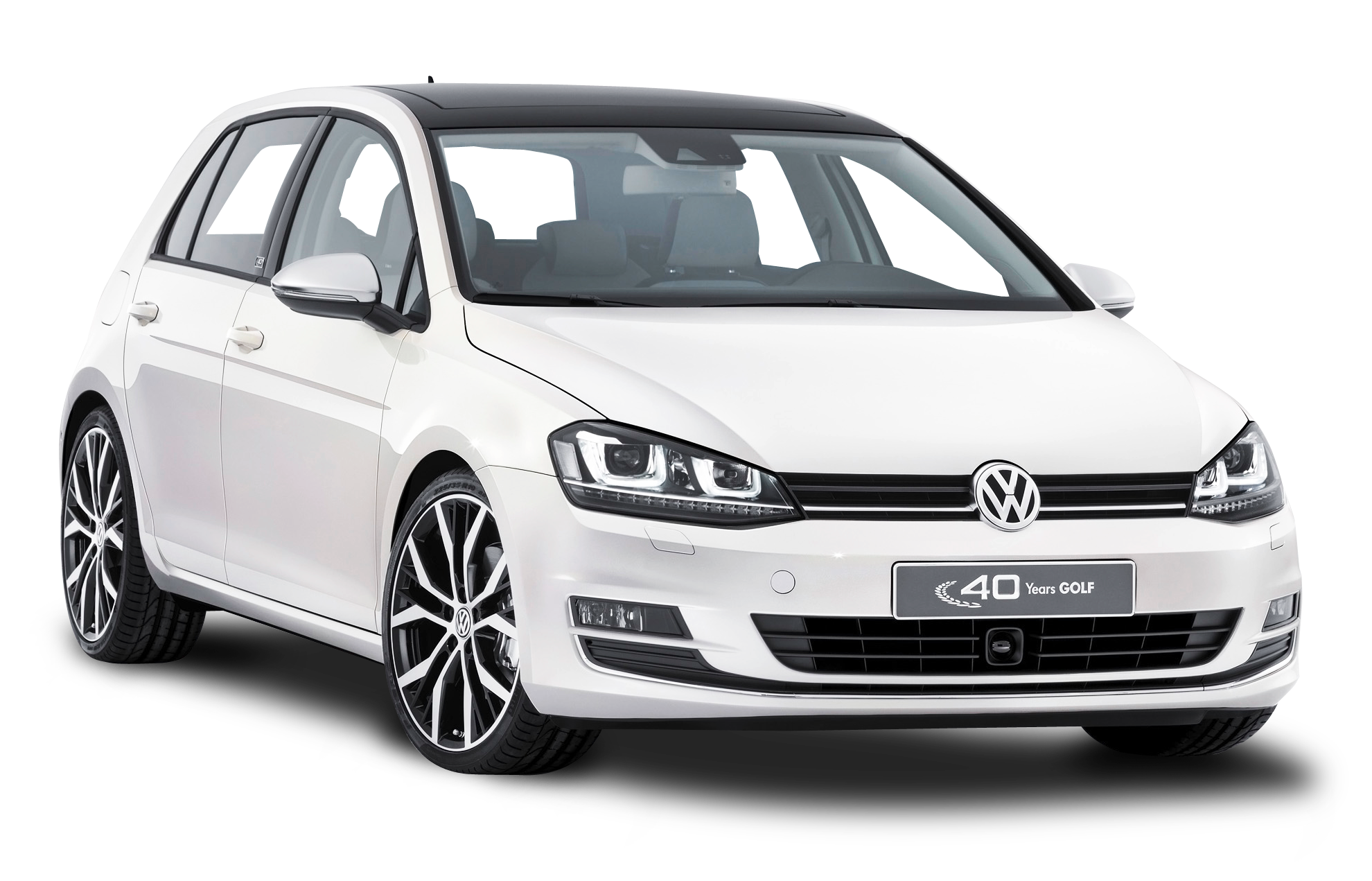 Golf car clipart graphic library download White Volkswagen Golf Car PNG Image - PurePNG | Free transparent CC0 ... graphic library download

...

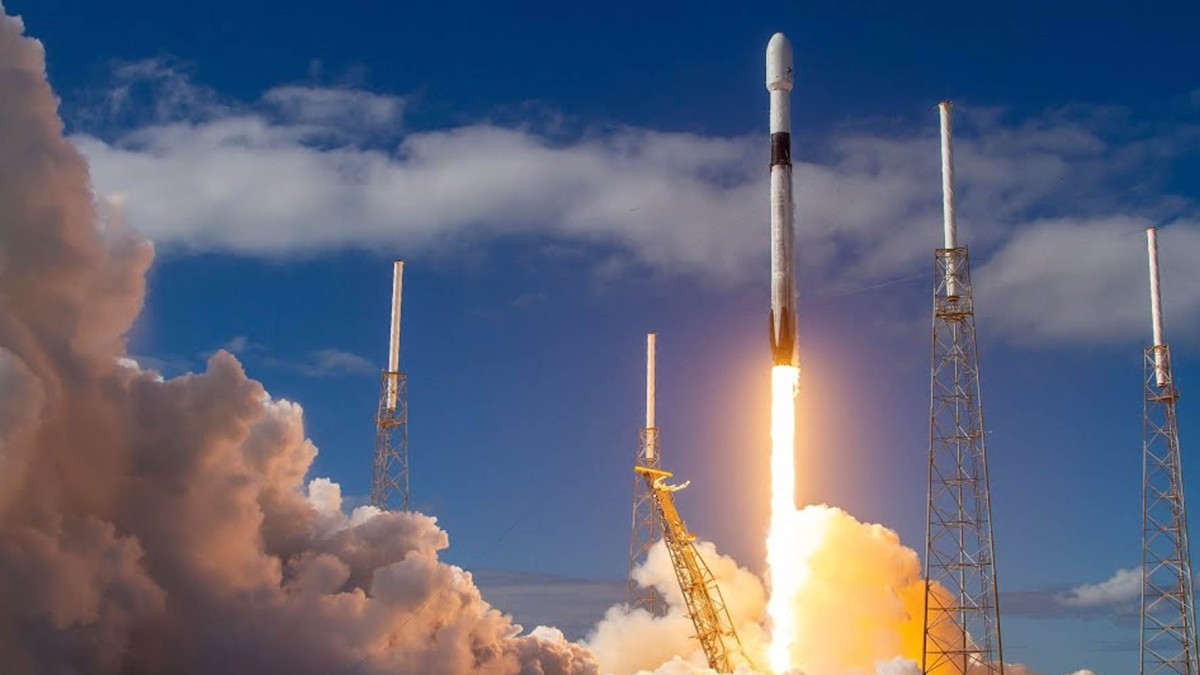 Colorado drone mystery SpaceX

==

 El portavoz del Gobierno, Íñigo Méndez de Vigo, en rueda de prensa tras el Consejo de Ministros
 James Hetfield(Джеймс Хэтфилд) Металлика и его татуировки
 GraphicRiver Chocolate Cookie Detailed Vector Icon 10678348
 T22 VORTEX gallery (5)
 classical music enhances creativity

(What this task involves) Only the lines above starting at the one containing "El portavoz del" and ending at the one containing "classical music enhances creativity", both included, are to be returned, exactly as they read.

(Answer box)
 El portavoz del Gobierno, Íñigo Méndez de Vigo, en rueda de prensa tras el Consejo de Ministros
 James Hetfield(Джеймс Хэтфилд) Металлика и его татуировки
 GraphicRiver Chocolate Cookie Detailed Vector Icon 10678348
 T22 VORTEX gallery (5)
 classical music enhances creativity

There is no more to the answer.